In this final installment, we follow the story of aging Serbian drug lord Milo (Zlatko Buric), who was a major character in the first Pusher movie. The entire film takes place over the course of one day, and boy what a day it is!

After Milo's addiction recovery meeting, he promptly heads over to close a major drug deal only to find that his suppliers gave him a shipment of ecstasy pills instead of heroin. I hate when that happens.

And since it's his insanely spoiled daughter's 25th birthday, Milo has to make sure all the lavish arrangements are in place at the reception hall before evening.

Unfortunately for Milo, the day only gets worse when his suppliers Luan (Kujtim Loki) and Rexho (Ramadan Huseini) refuse to resolve the ecstasy/heroin mixup and set forth an ultimatum for selling the goods. If Pusher 3 teaches us anything, it's that poor customer service alone is reason enough to avoid involvement in the criminal underworld.

When Milo has to depend on the undependable Muhammad (Ilyas Agac) to sell the ecstasy pills, the situation in this foreign film goes straight to sh*t when Muhammad doesn't return with the money and Rexho begins getting murderously impatient.

Without giving the rest of the story away, Pusher 3 comes to a messy end when Milo's attention gets split between his prospective son in-law (who's forced to join the business) and an unstable human trafficker from Poland.

The Good: Like the two previous films, Pusher 3 has a raw, realistic feel that's both compelling and stylish. The cast, many of whom are non-actors, are all natural and believable.

With a tighter narrative than the second film, Zlatko Buric's Milo is a very well-developed protagonist. We loathe him for being a career criminal, but his humanity and deep-down compassion make him a complex and often sympathetic character.

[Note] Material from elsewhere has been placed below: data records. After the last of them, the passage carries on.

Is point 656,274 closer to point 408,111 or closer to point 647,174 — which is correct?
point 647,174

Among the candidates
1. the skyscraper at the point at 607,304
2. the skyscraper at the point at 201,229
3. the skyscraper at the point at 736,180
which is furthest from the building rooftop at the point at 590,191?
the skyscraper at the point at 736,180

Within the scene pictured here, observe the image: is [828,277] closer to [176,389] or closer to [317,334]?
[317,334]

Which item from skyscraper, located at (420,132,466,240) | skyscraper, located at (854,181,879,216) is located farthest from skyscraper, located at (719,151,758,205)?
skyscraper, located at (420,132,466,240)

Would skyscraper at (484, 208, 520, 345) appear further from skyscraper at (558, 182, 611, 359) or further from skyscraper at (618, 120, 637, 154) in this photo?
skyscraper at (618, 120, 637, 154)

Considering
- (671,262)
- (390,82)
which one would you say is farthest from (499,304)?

The greatest thing about the Pusher trilogy is the way in which director Nicolas Winding Refn explores the way his characters change from film to film. The intimate, documentary-like camera work is effective in drawing you in and almost making you a participant in the story's sequence of events.

The Bad: As good as the documentary-like camera work is, the fact that many of the shots are hand-held nearly gave me motion sickness. But that's nothing compared to the last scene of the movie.

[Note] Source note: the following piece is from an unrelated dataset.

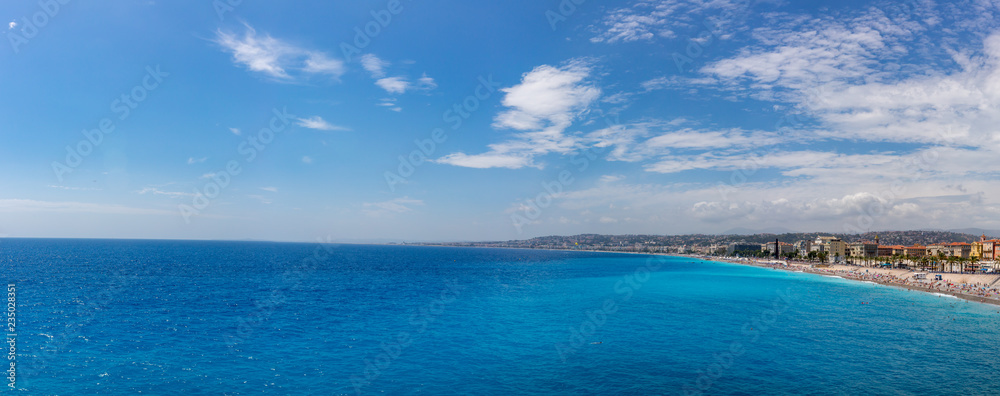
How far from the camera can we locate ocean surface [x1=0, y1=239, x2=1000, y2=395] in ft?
75.7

I won't tell you exactly what happens, but it involves Milo and his old friend Radovan (Slavko Labovic) disposing of a pair of bodies. The scene is so realistic and incredibly disgusting that I literally could not eat anything for several hours.

I'm not kidding. It's THAT bad. Based on that ending alone, I will never watch any of the Pusher films again!

Who would like this movie: If you're a fan of depressing crime/drug movies about the dirty, sleazy underbelly of society, then you'd appreciate this foreign film.

It's very well acted and structured, and very realistic. But based on the ending alone, I don't recommend it unless you've accidentally ingested poison and need a way to induce vomiting.